Thursday, August 25, 2011

Cheng Shui Fine Art Exhibition

Cheng Shui exhibition was cooperation between the members of Kelompok SEPI and artists from around Surabaya, East Java. It was held for one week starting from July 15 – 21, 2011 at the Gallery of Surabaya Art Council.

The exhibition was officially opened by Mr. Sabrot D. Malioboro, the director of Surabaya Art Council. Thirty four artists participated in the exhibition. Art performance by Yundhi Pra and poetry reading by Mac Guyoon and Greg initiated the opening ceremony.










Pameran ini adalah hasil kerja bareng Kelompok SEPI dan para perupa dari Surabaya. Pameran dengan tajuk Cheng Shui ini dilaksanakan di gedung Dewan Kesenian Surabaya selama seminggu mulai tanggal 15 – 21 Juli 2011.

Pameran dibuka oleh Kepala Dewan Kesenian Surabaya, Bapak Sabrot D. Malioboro. Pameran diikuti oleh 34 perupa anggota Kelompok Sepi dan juga seniman dari Surabaya. Art performance oleh Yundhi Pra dan pembacaan puisi oleh Mac Guyoon dan Greg memeriahkan pembukaan pameran ini.

Artipak Exhibition






Artipak which consists of two words, English word “art” and Javanese word “tipak” which means trail, track, or mark was the theme of the exhibition. It sounds like artifact in English. Indeed, the exhibition was a response to an artifact, Borobudur which is the biggest Buddhist temple in the world. The artists tried to create an artifact that will contribute to the development of art in Indonesia. The exhibition was held at Limanjawi Art House which is located near Borobudur Temple.

━━━━

▸ Perintah Tugas
Tuliskan kembali bagian bacaan tentang pameran seni di atas, dimulai dari "Cheng Shui exhibition" dan diakhiri dengan "21 Juli 2011.", tanpa mengubah satu kata pun.

(Entri tentang posisi spasial)
━━━━

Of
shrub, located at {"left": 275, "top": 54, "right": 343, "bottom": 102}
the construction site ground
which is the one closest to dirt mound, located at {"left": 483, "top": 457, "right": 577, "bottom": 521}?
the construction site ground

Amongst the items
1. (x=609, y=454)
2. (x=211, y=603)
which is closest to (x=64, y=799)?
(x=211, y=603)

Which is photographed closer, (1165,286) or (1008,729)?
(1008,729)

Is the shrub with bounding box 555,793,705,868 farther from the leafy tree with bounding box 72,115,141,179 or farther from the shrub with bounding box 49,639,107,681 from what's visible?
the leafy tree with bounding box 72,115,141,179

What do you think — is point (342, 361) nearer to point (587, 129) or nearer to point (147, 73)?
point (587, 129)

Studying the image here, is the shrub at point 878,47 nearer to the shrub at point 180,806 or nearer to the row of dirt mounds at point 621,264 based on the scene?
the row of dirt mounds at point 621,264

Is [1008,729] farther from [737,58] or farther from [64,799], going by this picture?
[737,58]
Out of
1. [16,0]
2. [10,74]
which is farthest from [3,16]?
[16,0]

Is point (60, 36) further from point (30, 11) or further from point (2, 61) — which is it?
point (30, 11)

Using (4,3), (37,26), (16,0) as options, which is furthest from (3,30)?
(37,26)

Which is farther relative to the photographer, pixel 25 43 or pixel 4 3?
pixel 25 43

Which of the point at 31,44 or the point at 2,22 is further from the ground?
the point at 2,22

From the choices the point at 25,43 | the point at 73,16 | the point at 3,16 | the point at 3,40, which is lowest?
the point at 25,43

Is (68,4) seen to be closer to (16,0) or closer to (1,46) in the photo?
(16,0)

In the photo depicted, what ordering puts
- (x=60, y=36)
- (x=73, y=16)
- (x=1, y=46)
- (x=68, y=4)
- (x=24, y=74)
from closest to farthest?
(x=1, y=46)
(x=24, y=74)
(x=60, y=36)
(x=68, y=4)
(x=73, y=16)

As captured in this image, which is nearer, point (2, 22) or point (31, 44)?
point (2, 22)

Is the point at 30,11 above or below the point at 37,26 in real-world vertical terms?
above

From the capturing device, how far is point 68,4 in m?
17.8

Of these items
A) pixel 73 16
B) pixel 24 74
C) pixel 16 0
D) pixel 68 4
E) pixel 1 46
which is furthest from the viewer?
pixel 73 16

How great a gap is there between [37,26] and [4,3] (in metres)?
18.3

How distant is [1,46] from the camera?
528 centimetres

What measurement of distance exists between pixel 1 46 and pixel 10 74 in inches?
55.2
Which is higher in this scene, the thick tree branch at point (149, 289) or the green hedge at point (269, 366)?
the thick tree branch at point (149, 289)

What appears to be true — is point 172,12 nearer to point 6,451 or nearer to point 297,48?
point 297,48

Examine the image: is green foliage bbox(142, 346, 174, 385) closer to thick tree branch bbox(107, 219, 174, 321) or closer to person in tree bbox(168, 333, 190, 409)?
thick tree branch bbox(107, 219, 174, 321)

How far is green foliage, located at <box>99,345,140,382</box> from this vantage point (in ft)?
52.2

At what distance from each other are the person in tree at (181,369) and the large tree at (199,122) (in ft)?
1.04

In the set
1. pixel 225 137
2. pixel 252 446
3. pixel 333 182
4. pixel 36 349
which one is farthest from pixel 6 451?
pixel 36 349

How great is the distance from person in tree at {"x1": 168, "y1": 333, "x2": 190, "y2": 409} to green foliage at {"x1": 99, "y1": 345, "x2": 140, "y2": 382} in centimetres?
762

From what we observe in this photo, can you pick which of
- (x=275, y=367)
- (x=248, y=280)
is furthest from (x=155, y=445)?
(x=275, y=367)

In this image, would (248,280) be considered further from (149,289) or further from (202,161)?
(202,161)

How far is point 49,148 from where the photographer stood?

━━━━

▸ Hasil Akhir
Cheng Shui exhibition was cooperation between the members of Kelompok SEPI and artists from around Surabaya, East Java. It was held for one week starting from July 15 – 21, 2011 at the Gallery of Surabaya Art Council.

The exhibition was officially opened by Mr. Sabrot D. Malioboro, the director of Surabaya Art Council. Thirty four artists participated in the exhibition. Art performance by Yundhi Pra and poetry reading by Mac Guyoon and Greg initiated the opening ceremony.










Pameran ini adalah hasil kerja bareng Kelompok SEPI dan para perupa dari Surabaya. Pameran dengan tajuk Cheng Shui ini dilaksanakan di gedung Dewan Kesenian Surabaya selama seminggu mulai tanggal 15 – 21 Juli 2011.